Image-based spatial reasoning data:
————————

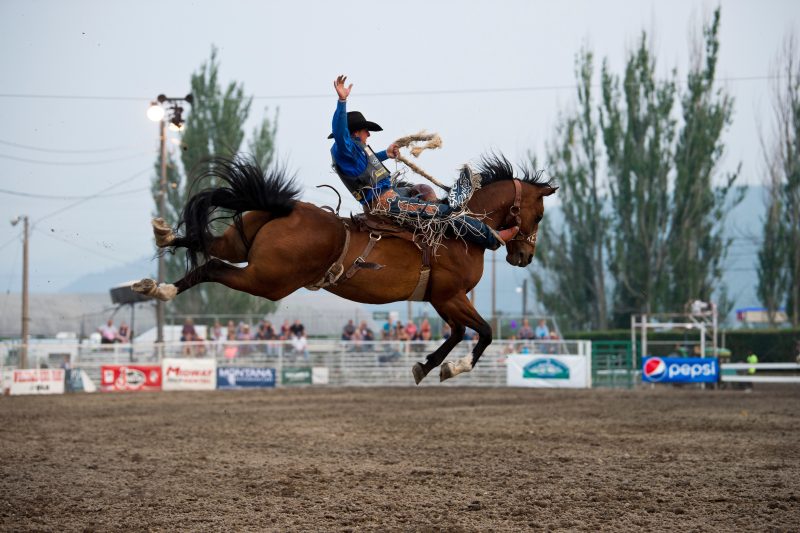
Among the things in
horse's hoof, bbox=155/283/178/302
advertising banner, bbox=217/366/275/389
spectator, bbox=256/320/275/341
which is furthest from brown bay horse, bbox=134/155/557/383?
spectator, bbox=256/320/275/341

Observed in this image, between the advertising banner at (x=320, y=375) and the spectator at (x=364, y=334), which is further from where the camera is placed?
the spectator at (x=364, y=334)

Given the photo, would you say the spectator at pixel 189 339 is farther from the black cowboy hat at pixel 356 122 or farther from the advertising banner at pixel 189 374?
the black cowboy hat at pixel 356 122

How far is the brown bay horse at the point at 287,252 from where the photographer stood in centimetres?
643

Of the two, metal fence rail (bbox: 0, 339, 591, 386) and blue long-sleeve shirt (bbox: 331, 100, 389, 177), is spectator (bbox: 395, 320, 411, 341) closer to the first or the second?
metal fence rail (bbox: 0, 339, 591, 386)

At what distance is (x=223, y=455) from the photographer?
10406mm

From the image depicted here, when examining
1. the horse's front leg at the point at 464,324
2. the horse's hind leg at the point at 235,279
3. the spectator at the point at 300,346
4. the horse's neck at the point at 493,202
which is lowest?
the spectator at the point at 300,346

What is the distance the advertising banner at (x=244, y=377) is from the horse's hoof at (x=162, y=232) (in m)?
18.4

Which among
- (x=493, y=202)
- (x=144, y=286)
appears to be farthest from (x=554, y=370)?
(x=144, y=286)

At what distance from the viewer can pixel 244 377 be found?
80.6 ft

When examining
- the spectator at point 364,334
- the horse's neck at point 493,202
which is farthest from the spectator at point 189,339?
the horse's neck at point 493,202

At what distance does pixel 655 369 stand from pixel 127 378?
13935 millimetres

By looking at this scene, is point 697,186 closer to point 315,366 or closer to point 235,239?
point 315,366

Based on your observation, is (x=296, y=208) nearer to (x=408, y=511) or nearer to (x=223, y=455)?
(x=408, y=511)

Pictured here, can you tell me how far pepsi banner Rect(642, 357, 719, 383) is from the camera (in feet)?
74.2
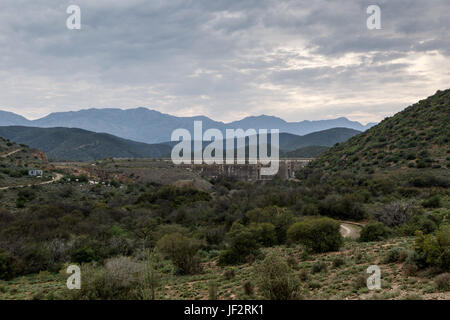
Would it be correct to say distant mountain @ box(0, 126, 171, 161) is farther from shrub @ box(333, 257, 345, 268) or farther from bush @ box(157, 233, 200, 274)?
shrub @ box(333, 257, 345, 268)

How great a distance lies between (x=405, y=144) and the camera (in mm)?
46562

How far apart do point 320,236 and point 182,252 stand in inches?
319

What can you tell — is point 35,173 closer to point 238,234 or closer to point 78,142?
point 238,234

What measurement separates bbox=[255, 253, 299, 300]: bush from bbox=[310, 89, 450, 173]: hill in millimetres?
36700

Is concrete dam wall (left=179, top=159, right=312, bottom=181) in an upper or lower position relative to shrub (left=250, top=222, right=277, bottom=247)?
upper

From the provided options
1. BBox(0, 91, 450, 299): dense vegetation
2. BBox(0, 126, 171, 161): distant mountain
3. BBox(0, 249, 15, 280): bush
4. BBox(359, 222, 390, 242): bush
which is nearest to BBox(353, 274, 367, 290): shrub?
BBox(0, 91, 450, 299): dense vegetation

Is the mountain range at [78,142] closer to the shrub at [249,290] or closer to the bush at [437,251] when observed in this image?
the bush at [437,251]

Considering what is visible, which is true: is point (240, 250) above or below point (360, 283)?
below

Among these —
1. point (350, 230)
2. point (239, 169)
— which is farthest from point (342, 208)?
point (239, 169)

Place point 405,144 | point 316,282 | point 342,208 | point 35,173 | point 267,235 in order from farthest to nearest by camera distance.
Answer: point 35,173, point 405,144, point 342,208, point 267,235, point 316,282

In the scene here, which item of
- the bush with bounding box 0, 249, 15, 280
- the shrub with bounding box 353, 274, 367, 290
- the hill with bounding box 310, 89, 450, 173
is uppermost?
the hill with bounding box 310, 89, 450, 173

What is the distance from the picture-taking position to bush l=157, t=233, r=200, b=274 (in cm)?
1759

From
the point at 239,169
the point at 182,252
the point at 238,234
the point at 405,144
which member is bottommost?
the point at 182,252

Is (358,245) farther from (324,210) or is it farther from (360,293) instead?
(324,210)
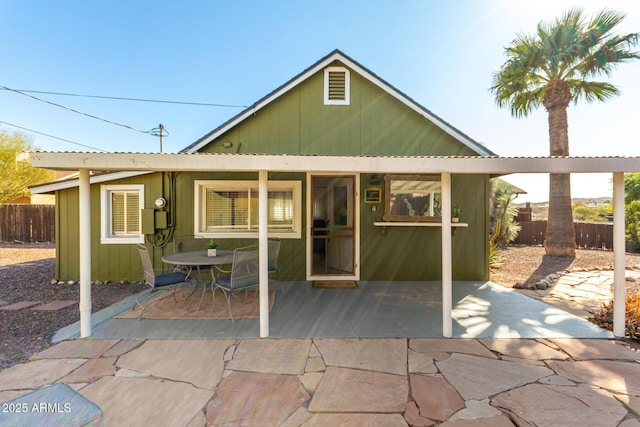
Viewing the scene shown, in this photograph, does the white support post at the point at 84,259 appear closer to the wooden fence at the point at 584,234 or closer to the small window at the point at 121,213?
the small window at the point at 121,213

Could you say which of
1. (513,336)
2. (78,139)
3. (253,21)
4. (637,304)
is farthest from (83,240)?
(78,139)

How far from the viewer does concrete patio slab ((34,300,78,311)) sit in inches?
184

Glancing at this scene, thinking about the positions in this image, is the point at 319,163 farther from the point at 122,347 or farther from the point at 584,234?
the point at 584,234

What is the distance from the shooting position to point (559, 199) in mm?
9625

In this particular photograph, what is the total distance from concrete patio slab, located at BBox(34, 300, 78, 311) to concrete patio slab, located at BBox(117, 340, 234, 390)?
8.43 feet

————————

Stated goal:
Render every line of the items from the line holding "What is the distance from the shooting" through the end of the items, inclusive, as a Markdown table with the columns Row and Item line, leaving out blank lines.

Worked answer:
| Row | Item line |
|---|---|
| 1 | What is the distance from the shooting position to point (559, 199) in mm? |
| 2 | 9625 |
| 3 | In this particular photograph, what is the total distance from concrete patio slab, located at BBox(34, 300, 78, 311) to concrete patio slab, located at BBox(117, 340, 234, 390)? |
| 4 | 8.43 feet |